Date: 17. Februar 2009
Website: www.letzte-instanz.de
Written by: Cyril Schicker
Letzte Instanz im Gespräch
Es ist ein Roman von William Gaddis, ebenso eine Ebene in der Gerichtspraxis und zudem eine altberliner Gaststätte. Allesamt steht für Letzte Instanz. Letzte Instanz ist aber auch eine erfolgreiche Rockband, die auf ihrer Tournee ab März 2009 den neusten Silberling «Schuldig» vorstellt. Sänger Holly freut sich auf den Schweizer Auftritt im Zürcher Abart und lässt sich in sympathisch-entspannter Manier auf den Zahn fühlen.
Cyril: Letzte Instanz ist keine Einmann-Show, sondern gespickt mit unterschiedlichsten Bandmitgliedern. Wie viele Personen spielen zurzeit regelmäßig?
Holly: Letzte Instanz besteht seit 2005 aus sieben regulären Mitgliedern. Das sind im Einzelnen Holly d. (Rhythmusgitarre, Backgroundgesang), Michael Ende (Bass), Specki T.D. (Schlagzeug), Oli (Gitarre), Muttis Stolz (Violine), Benni Cellini (Cello) und ich als Sänger.

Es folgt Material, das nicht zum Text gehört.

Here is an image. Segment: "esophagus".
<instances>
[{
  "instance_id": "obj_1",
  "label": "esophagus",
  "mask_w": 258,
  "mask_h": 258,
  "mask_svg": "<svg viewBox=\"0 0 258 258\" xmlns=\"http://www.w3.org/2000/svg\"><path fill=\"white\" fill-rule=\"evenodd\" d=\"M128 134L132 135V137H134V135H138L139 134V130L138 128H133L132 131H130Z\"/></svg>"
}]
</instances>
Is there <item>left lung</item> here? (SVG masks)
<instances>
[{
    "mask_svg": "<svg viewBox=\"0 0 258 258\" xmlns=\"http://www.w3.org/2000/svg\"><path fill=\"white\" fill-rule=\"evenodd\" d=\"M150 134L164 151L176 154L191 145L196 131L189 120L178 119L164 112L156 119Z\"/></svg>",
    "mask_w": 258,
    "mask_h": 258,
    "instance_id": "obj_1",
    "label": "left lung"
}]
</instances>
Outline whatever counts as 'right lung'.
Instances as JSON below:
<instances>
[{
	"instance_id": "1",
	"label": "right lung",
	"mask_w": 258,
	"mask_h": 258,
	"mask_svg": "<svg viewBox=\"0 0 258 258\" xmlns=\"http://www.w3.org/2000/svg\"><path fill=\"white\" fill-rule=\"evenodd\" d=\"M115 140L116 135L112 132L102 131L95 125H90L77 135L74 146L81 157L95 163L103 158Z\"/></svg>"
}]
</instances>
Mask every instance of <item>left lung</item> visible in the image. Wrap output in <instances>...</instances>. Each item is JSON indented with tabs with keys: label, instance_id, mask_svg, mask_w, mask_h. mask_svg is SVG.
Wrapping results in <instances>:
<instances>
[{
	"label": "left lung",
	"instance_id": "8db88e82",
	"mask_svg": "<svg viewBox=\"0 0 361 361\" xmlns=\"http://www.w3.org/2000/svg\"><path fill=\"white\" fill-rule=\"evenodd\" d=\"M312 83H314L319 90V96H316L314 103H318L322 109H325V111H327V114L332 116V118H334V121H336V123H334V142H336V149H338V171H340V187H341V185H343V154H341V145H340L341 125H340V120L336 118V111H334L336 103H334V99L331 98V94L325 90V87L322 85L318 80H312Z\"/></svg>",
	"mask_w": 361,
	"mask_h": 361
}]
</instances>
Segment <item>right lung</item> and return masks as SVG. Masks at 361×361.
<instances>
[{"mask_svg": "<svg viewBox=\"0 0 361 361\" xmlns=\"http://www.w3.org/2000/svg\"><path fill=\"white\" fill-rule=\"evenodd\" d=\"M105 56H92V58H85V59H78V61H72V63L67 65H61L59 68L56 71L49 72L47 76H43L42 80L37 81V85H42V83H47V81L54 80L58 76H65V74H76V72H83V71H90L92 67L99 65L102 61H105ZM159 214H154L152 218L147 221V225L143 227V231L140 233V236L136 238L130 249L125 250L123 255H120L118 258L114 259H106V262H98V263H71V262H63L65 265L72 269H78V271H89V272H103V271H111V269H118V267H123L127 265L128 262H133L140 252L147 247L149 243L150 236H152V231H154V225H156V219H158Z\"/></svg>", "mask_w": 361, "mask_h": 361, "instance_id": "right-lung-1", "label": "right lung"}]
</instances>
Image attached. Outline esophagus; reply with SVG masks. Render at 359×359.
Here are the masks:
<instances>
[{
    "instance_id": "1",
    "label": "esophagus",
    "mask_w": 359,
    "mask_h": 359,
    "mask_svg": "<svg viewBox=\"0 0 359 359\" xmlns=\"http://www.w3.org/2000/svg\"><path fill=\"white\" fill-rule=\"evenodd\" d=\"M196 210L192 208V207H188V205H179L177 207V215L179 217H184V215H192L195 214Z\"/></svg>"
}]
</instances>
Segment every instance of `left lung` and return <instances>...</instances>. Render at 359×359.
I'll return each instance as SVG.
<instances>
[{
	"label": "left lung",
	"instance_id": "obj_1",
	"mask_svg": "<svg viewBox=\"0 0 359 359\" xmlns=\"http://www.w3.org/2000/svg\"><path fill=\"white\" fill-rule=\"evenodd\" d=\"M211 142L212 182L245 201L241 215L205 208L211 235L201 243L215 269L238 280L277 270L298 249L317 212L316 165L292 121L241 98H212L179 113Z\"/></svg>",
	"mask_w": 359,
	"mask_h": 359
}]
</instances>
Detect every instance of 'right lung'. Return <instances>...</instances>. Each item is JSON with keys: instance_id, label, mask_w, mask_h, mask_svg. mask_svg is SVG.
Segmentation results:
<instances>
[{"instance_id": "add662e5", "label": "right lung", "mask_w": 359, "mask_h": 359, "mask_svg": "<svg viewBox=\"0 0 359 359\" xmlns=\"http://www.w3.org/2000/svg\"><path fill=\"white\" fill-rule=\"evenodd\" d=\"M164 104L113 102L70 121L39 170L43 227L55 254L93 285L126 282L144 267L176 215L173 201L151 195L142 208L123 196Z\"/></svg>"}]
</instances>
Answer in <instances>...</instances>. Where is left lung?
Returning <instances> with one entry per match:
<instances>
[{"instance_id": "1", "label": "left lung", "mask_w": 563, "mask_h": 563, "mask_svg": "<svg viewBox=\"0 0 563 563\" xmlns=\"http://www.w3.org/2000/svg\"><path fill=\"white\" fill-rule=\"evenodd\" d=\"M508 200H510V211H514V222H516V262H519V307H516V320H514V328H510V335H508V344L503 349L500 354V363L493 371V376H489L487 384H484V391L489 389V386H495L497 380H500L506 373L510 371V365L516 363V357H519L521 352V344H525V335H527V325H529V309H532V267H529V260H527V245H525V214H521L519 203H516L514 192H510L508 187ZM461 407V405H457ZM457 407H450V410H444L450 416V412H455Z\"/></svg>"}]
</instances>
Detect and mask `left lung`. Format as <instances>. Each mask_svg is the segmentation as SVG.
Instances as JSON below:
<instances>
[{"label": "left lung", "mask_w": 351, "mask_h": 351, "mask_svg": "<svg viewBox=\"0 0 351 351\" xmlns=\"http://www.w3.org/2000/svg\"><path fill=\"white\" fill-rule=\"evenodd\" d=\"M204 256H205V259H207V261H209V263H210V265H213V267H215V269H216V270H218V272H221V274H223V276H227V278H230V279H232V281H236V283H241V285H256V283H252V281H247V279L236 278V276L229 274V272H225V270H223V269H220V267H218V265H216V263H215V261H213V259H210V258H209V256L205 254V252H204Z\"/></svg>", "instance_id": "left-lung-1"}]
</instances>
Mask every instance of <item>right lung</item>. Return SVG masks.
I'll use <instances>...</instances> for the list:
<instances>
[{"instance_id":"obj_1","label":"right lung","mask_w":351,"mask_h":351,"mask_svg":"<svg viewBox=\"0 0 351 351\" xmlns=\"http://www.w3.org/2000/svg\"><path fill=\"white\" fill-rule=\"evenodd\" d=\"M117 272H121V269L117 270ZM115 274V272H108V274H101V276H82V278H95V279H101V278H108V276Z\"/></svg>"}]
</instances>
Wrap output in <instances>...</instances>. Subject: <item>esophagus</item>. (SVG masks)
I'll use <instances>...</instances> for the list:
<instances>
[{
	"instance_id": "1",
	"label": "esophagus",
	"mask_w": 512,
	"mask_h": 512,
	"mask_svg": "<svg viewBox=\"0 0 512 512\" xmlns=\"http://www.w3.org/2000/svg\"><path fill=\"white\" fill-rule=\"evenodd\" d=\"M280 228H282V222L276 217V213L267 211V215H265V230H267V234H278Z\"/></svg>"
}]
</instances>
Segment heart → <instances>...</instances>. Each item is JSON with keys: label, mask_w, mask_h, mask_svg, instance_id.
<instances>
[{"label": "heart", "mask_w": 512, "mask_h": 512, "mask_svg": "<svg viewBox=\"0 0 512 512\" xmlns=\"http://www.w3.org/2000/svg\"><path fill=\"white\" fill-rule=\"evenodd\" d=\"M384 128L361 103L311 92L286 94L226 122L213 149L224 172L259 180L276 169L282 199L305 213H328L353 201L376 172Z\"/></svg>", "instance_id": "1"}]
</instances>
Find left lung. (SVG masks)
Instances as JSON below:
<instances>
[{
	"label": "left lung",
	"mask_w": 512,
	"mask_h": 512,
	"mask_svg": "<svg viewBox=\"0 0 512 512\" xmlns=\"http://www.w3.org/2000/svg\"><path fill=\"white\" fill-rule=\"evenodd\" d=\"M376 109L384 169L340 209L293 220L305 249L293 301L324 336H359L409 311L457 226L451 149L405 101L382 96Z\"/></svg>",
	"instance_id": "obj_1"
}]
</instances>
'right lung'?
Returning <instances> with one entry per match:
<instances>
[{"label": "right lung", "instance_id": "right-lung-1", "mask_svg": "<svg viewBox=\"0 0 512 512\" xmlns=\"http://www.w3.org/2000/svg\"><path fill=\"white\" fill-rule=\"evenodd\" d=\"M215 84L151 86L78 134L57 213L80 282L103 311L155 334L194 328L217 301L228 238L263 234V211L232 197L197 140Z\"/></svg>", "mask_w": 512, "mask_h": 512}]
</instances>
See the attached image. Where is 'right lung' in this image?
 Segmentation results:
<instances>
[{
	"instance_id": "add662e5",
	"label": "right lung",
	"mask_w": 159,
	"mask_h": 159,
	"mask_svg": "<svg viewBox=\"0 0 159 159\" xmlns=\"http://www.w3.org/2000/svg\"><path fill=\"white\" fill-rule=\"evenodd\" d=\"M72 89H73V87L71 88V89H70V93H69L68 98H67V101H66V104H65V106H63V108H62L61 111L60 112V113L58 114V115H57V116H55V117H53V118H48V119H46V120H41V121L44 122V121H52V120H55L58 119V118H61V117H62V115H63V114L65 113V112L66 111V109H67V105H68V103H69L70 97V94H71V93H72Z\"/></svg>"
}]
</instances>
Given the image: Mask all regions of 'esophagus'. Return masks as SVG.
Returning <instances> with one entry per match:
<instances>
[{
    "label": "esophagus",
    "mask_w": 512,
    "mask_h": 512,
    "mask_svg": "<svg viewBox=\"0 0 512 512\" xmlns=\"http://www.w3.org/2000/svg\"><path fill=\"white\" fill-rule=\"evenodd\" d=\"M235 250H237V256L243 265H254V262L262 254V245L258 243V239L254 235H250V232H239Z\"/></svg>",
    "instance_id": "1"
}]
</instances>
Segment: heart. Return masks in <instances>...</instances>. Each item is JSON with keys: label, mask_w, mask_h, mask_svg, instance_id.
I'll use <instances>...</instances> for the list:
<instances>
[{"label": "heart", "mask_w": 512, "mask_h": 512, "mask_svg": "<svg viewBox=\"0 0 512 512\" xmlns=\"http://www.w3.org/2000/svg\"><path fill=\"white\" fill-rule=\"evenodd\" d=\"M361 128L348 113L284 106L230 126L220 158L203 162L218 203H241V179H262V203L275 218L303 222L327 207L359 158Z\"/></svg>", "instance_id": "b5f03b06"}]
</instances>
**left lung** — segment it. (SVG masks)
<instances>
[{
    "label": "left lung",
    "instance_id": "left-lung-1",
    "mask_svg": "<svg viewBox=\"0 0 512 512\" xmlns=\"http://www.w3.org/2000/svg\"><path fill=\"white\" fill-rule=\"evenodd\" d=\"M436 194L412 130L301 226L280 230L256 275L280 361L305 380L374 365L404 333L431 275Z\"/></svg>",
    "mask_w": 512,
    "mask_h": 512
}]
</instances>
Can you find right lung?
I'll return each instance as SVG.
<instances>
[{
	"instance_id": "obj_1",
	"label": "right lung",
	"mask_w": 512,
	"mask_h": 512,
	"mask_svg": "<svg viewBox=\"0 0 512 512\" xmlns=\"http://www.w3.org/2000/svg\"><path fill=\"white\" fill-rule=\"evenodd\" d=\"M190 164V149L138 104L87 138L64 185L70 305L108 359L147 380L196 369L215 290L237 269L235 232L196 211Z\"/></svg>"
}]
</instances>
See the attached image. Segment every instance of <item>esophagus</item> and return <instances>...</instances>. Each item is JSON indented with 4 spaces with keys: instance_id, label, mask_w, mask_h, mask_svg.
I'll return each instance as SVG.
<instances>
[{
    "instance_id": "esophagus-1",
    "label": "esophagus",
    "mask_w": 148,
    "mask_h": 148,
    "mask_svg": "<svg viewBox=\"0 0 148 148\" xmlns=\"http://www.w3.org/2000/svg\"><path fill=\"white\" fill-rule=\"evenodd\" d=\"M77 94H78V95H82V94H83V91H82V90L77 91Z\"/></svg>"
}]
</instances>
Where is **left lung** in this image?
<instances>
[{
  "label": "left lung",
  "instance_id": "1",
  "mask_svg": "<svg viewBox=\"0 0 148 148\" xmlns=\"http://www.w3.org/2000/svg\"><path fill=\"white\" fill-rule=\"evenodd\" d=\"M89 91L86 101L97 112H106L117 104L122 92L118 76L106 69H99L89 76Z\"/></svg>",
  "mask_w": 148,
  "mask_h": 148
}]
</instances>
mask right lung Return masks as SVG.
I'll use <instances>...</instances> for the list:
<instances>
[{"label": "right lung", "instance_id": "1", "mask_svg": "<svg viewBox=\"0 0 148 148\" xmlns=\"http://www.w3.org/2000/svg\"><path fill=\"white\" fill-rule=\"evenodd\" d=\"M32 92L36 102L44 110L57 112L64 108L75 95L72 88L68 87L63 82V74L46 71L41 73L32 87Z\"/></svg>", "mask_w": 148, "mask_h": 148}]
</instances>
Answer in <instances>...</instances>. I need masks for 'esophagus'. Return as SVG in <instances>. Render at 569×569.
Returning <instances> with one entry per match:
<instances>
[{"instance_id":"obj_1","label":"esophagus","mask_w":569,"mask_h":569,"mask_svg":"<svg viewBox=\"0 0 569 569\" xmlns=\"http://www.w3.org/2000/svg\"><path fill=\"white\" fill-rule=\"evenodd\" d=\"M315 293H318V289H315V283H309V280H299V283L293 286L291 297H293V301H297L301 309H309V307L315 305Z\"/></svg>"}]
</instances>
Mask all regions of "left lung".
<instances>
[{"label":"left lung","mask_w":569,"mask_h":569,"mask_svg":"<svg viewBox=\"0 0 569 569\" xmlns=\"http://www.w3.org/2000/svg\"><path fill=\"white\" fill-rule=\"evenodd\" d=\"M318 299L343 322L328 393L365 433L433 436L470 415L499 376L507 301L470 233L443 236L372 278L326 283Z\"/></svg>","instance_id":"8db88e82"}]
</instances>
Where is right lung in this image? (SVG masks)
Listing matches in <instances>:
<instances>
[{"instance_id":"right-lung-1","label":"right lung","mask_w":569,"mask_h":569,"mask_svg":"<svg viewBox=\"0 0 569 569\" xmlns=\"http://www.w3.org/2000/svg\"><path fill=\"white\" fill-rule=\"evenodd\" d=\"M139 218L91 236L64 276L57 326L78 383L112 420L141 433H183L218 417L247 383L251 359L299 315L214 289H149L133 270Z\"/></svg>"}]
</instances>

Seit 1997 gab es mehrere bedeutende und grosse Änderungen in der Besetzung der Band, wobei die letzte Umgestaltung 2003 beinahe ins Aus geführt hätte. Doch seit 2005 ist nun alles konstant.
Cyril: Was ist für Dich das Besondere an diesem Menschen-Kunterbunt?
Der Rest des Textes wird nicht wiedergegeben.